=== Exercise ===
Retype, word for word, the rows from the line with "Time of clock at [804,88,844,131]: 6:48" through the line with "Time of clock at [3,1,138,112]: 9:48", both included. Leave the pictures out.

=== Information given ===
········

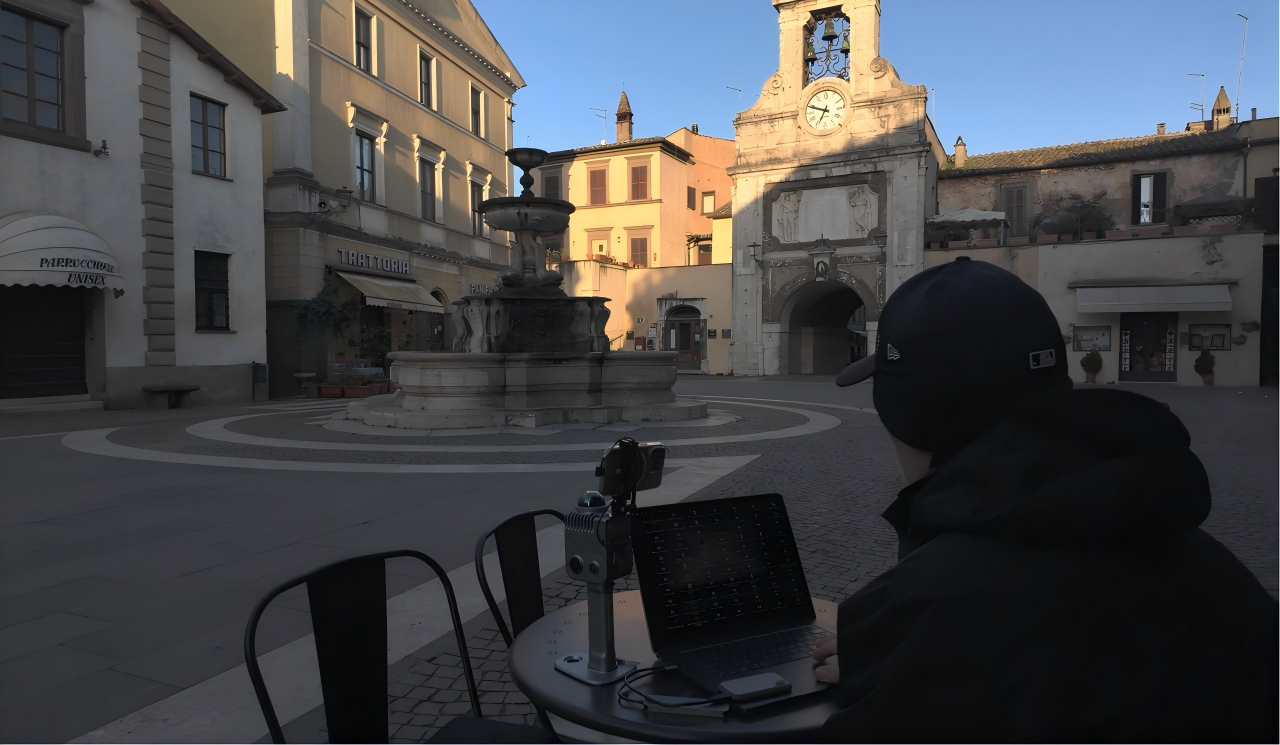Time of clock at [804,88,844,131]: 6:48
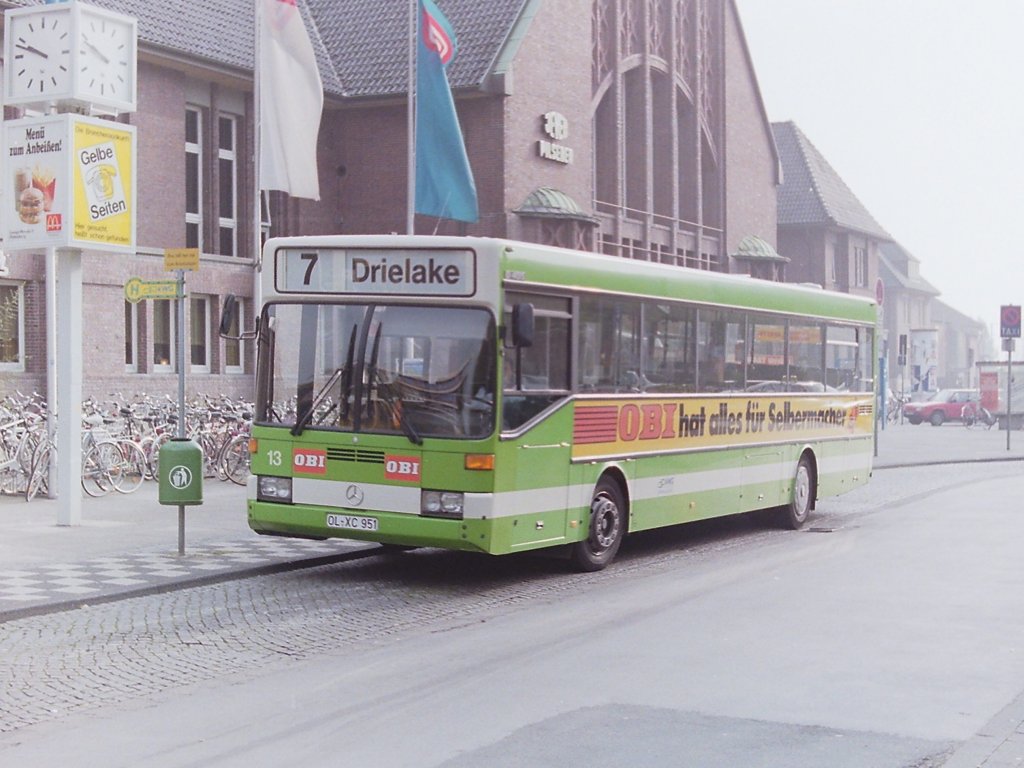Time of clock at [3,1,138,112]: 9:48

········

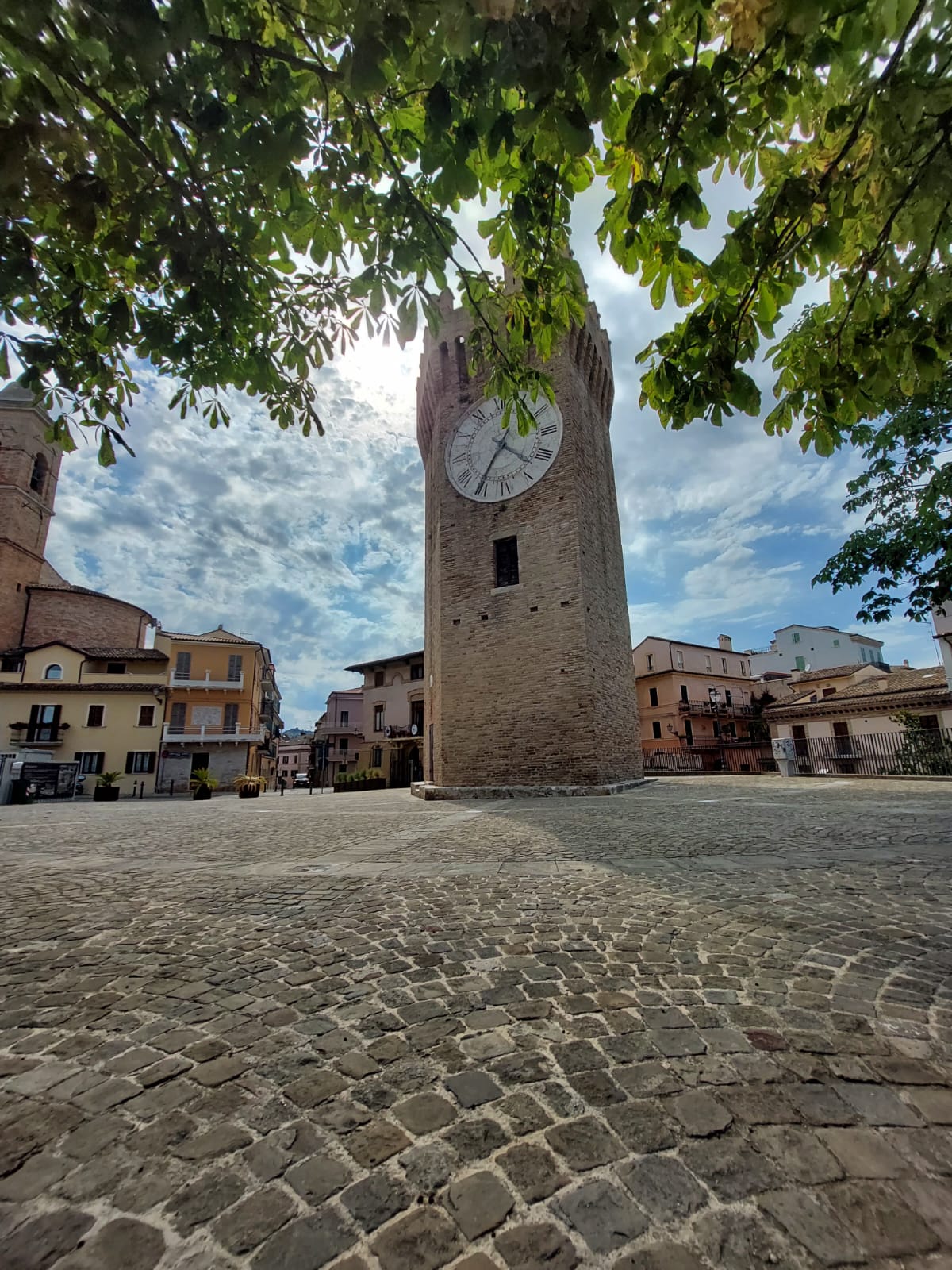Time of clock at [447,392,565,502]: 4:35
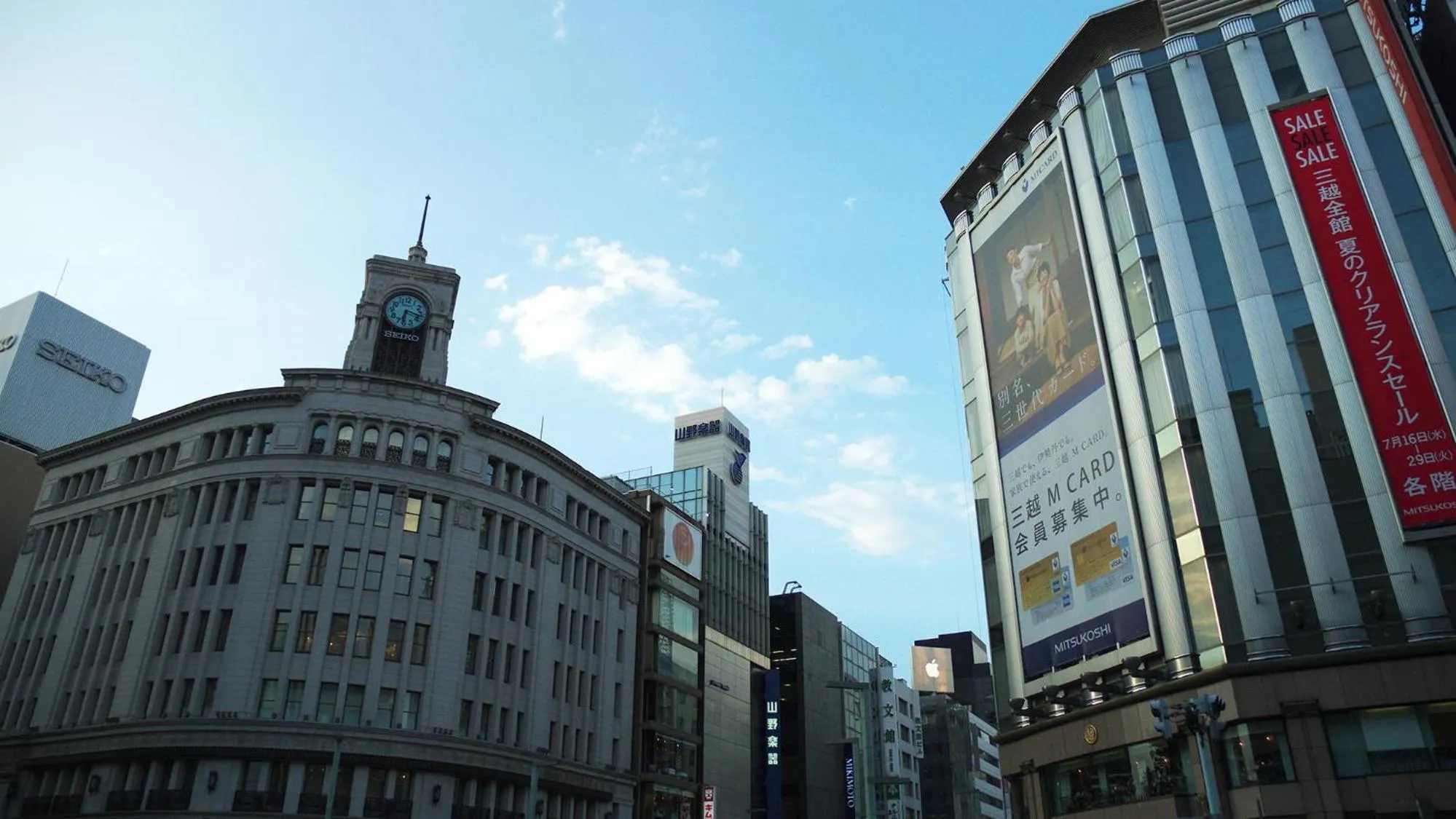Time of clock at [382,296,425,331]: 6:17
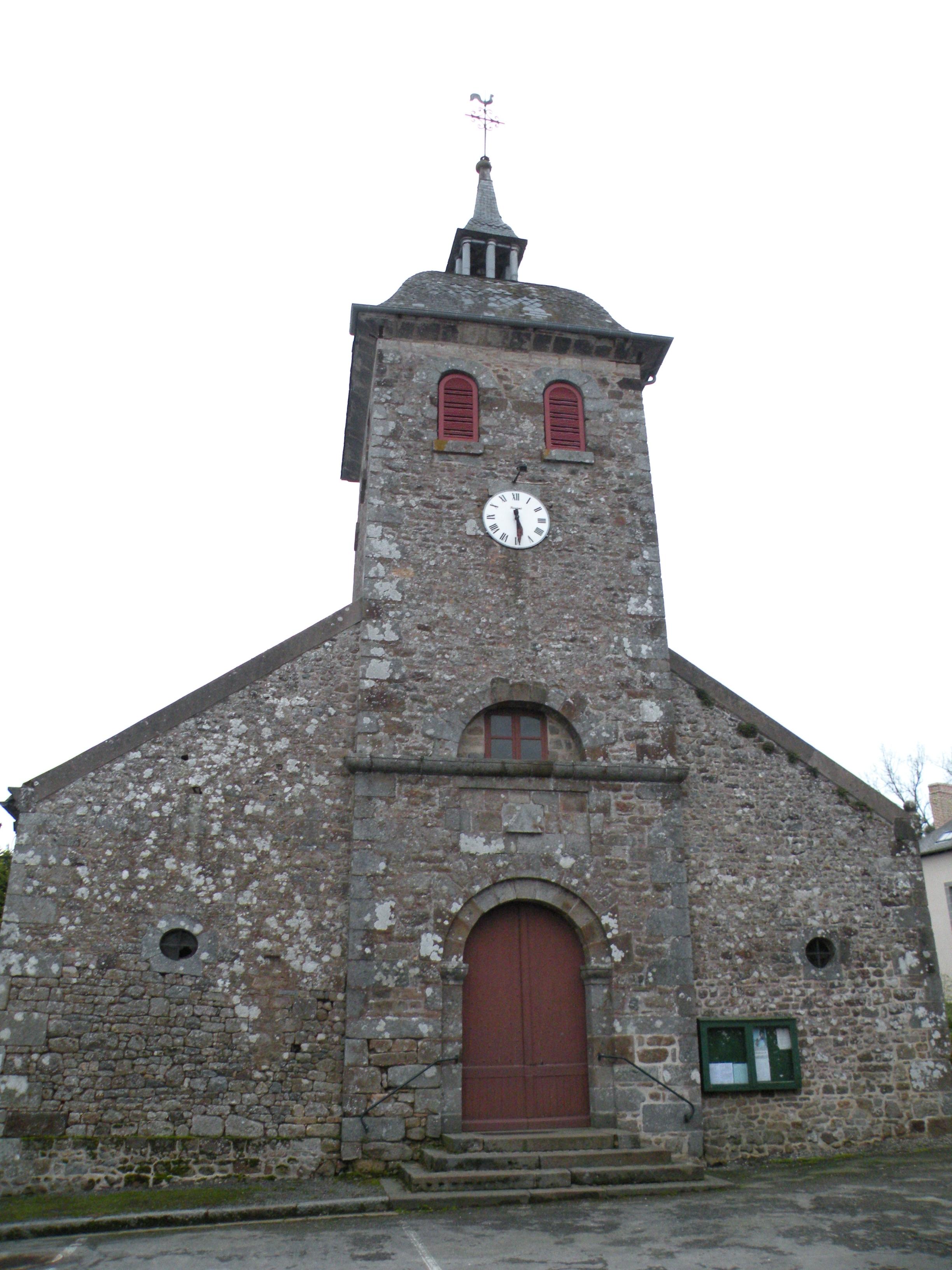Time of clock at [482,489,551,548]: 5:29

········

=== Reply to the task ===
Time of clock at [804,88,844,131]: 6:48
Time of clock at [3,1,138,112]: 9:48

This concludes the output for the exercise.